China solo observa y avanza planificando con horizontes largos y el potencial de su clase media.
Ese desgaste ha quedado expuesto cuando, frente al costo político y práctico de un gobierno semiparalizado, ocho senadores demócratas sensatos rompieron la disciplina de su bancada para votar por la reapertura, reconociendo que prolongar el bloqueo estaba erosionando la legitimidad del proceso, revelando además algo más profundo: una cultura clientelar que promete más de lo que ejecuta, que judicializa decisiones incómodas y subordina los resultados a la fidelidad de grupúsculos, hasta el punto de que la expansión de subsidios y excepciones funciona como pago electoral de corto plazo.
La agenda demócrata, en vez de enfocar sus energías hacia lo prioritario se enfrasca en disputas absurdas que consumen atención y presupuesto, se dedica a erosionar la importancia de la familia, el cambio de sexo de los niños en las escuelas, el pago de subsidios a los migrantes, el derecho de hombres a participar en deportes femeninos, temas que no solo minan y polarizan, sino elevan de manera constante el costo de transacción para gobernar.
Mientras tanto, China solo observa y avanza planificando con horizontes largos, asegurando financiamiento a industrias estratégicas, corrigiendo cuellos de botella con un aparato con poder decisorio incuestionable, ampliando de forma sostenida su clase media, convirtiendo al mercado interno en motor de demanda, amortiguando sanciones externas sin depender de la coyuntura, de modo que, si un arancel cierra una puerta, la fábrica se instala en un tercer país y la cadena no se interrumpe.
La comparación no pretende santificar a Pekín, sino recordar que la competencia global premia a quienes fijan reglas estables y castiga a quienes confunden la política pública con campañas politiqueras, porque cuando el filibusterismo deja de ser palanca negociadora y se convierte en garrote sustituto de estrategia, el gobierno entero pierde, tanto para demócratas como republicanos. Por eso es tan trascendente el quiebre de ocho votos demócratas que puede leerse como una señal interna de alarma: “Ni siquiera quienes capitalizaron el bloqueo quieren seguir pagando su precio”.
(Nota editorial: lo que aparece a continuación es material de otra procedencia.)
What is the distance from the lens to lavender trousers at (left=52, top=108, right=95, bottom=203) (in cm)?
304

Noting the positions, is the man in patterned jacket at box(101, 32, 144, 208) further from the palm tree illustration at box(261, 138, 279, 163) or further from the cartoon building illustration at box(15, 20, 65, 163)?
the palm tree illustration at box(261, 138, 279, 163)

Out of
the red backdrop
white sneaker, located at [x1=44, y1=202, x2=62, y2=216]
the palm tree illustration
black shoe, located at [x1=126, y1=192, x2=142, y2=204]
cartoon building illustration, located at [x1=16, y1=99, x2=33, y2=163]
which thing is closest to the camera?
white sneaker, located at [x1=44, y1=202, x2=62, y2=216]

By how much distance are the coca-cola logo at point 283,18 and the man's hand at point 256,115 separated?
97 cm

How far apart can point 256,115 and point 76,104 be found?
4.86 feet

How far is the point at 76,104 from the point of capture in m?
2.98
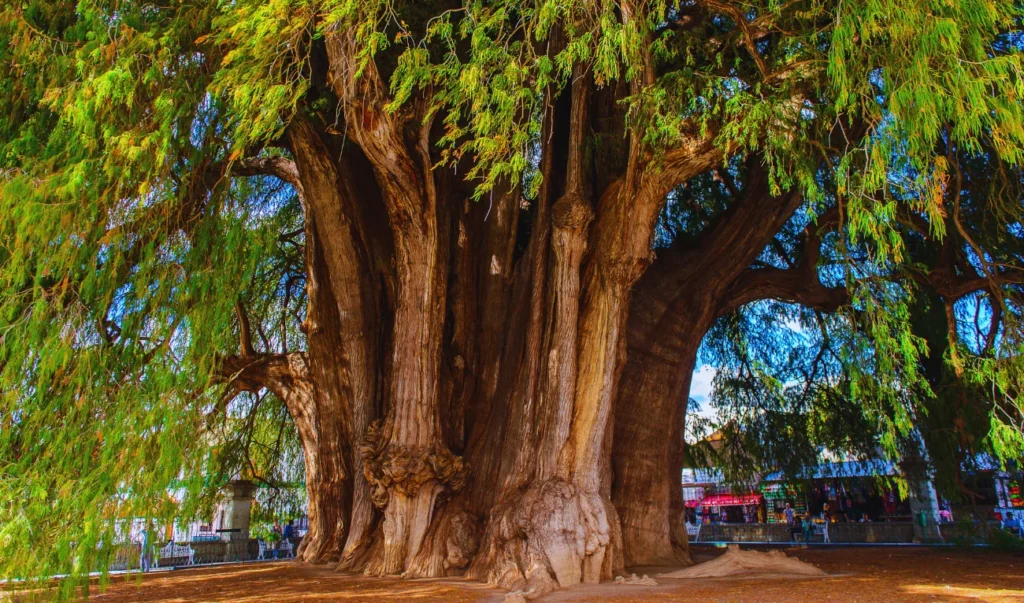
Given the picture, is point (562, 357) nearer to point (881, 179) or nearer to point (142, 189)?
point (881, 179)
Estados Unidos no necesita renunciar a su pluralismo para recuperar la marcha; necesita restituir autoridad a instituciones que midan, corrijan y ejecuten, y aceptar que la división, cuando se vuelve método, erosiona la república, y aceptar que si un gobierno logró reunir votos para romper el filibusterismo, puede reunirlos también para poder cumplir y gobernar para el bien común de la ciudadanía.
El desafío es cómo lidiar con esta nueva generación de políticos socialistas y radicales como Mamdani y Ocasio-Cortez, que no atienden la razón, sino el fanatismo y la demagogia con esa capacidad extraordinaria de querer crear los “mamatetas” del Estado para utilizarlos. Esa masa ignorante, fanática, que no entiende de ideologías ni discursos, sino solo en las promesas de los beneficios tangibles de sus líderes.
Escrito está: “Un reino dividido no prevalecerá, una casa dividida no permanecerá”. Marcos 3:24.